# [EXERCISE]
All lines from the one with "Rear Park Assist" through the last are to be given again exactly as they stand in the data below, and only those.
┄┄┄┄┄┄┄┄┄┄┄┄┄┄┄┄┄┄┄┄
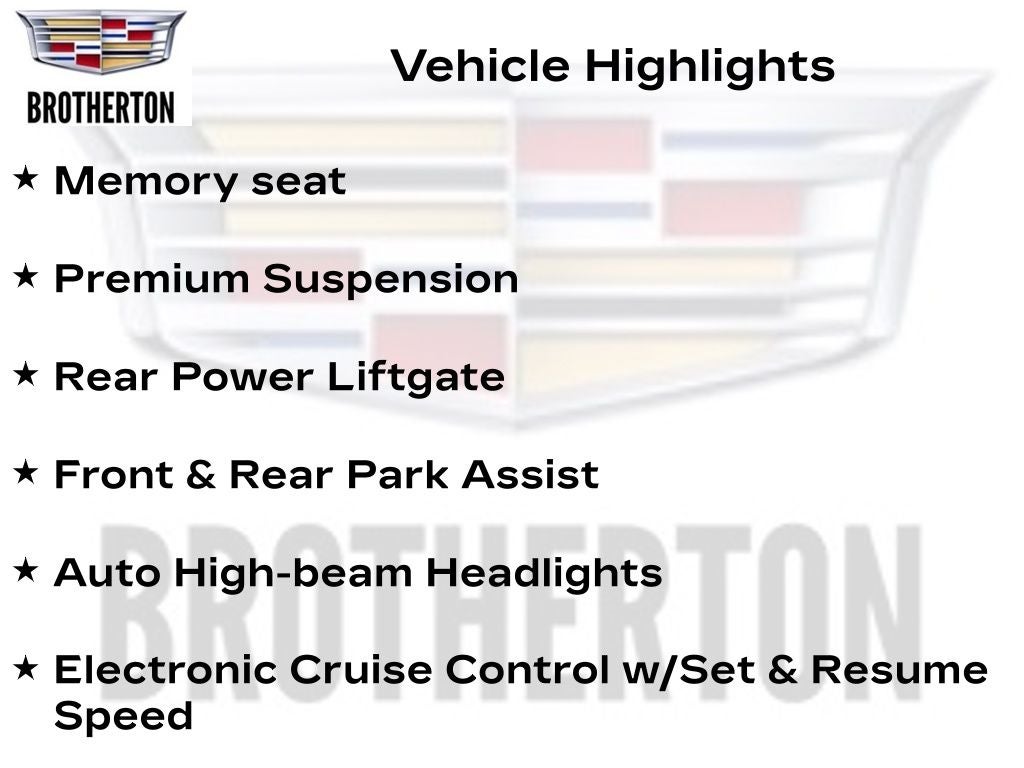 BROTHERTON

Vehicle Highlights

★ Memory seat

★ Premium Suspension

★ Rear Power Liftgate

★ Front & Rear Park Assist

★ Auto High-beam Headlights

★ Electronic Cruise Control w/Set & Resume Speed

BROTHERTON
┄┄┄┄┄┄┄┄┄┄┄┄┄┄┄┄┄┄┄┄
# [SOLUTION BELOW]
★ Front & Rear Park Assist

★ Auto High-beam Headlights

★ Electronic Cruise Control w/Set & Resume Speed

BROTHERTON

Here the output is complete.